How to find the cubes passed through by a triangle

Question

Given a triangle with vertice A, B and C in 3D world and a axis-aligned bounding cuboid with length*width*height=nd*md*ld(n, m, l are integers and d is float) containing it, partition the cuboid into n*m*l cubes and how to find the cubes passed through by the triangle?

There are many algorithm to detect whether a triangle and a cube intersect. Loop over all cubes the problem can be solved. However, the complexity of this approach is O(n*m*l) or O(n^3). Is there an approach with complexity O(n^2) or even O(nlogn)?

Answer 1

You cannot improve upon O(n m l) for the following reason: select m=1 and l=1. Then one has a planar arrangement of n cubes, and your triangle could intersect every one. If you need to report each cube intersected, you would have to report all n cubes.

But clearly this is just a flaw in your problem statement. What you should ask is the situation where n=m=l.
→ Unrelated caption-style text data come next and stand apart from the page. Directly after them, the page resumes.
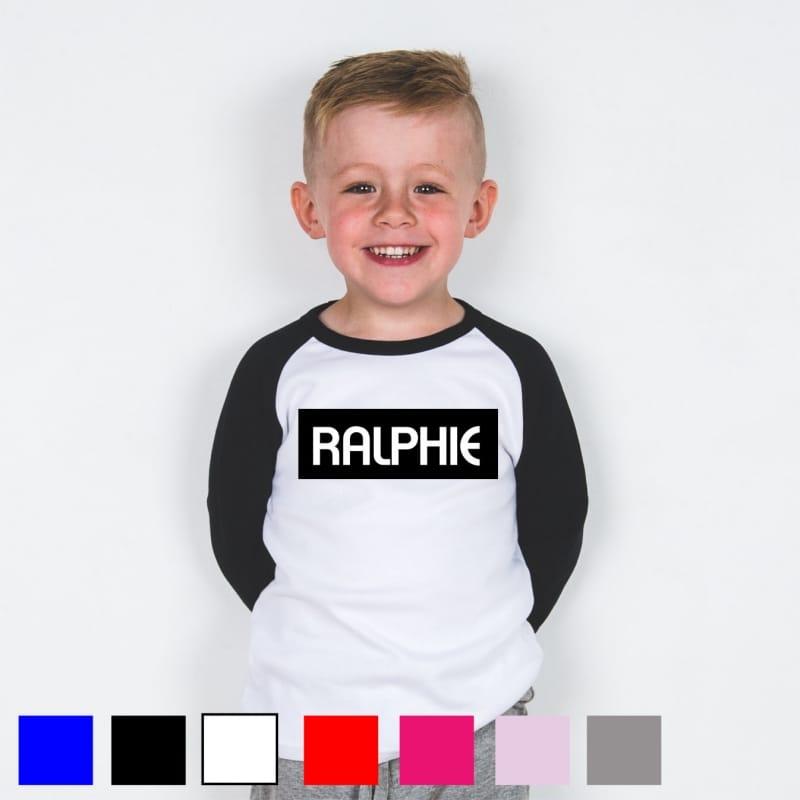 Personalised kid's name baseball T.shirt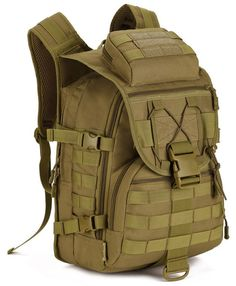"""Main Material: Nylon Size: H: 19"""" L:12"""" W:9.1"""" Interior: This Ranger inspired backpack has three separate compartments. The first of which is equipped with a padded laptop sleeve. This sleeve is compo"""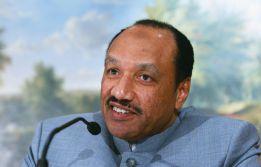 Bin Hammam, presidente de la AFC, inhabilitado de por vida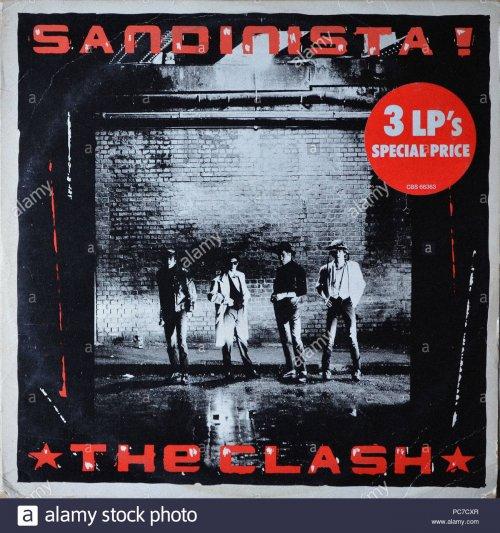 the-clash-sandinista!-vintage-vinyl-album-cover.jpg
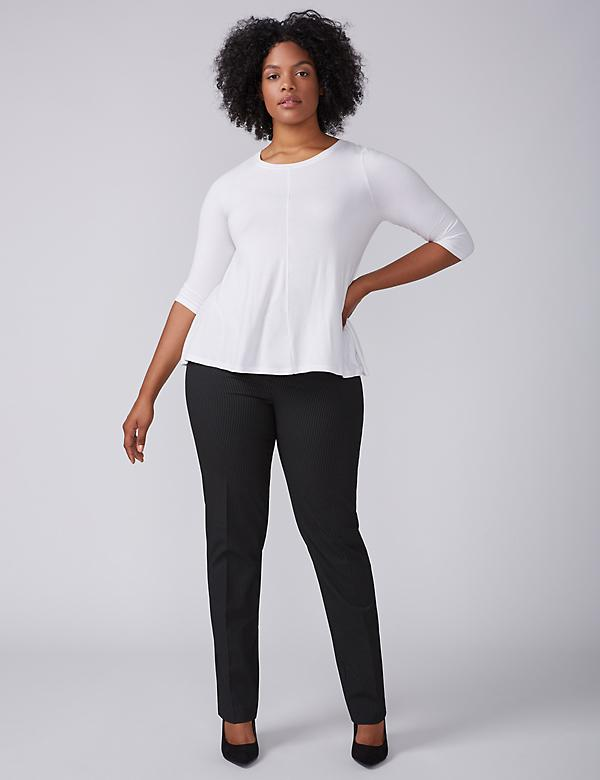Sophie Tailored Stretch Straight Leg Pant - Striped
So now you have an n x n x n set of cubes, and one triangle can only intersect O(n^2) of them.

In this case, certainly a triangle might intersect Ω(n^2) cubes, so one cannot improve upon quadratic complexity. This rules out O(n log n).

So the question becomes: Is there a subcubic algorithm for identifying the O(n^2) cubes intersected by a triangle? (And one may replace "triangle" with "plane.")

I believe the answer is Yes. One method is to construct an octree representing the cubes. Searches for "voxels" and "octree intersection" may lead you to explicit algorithms.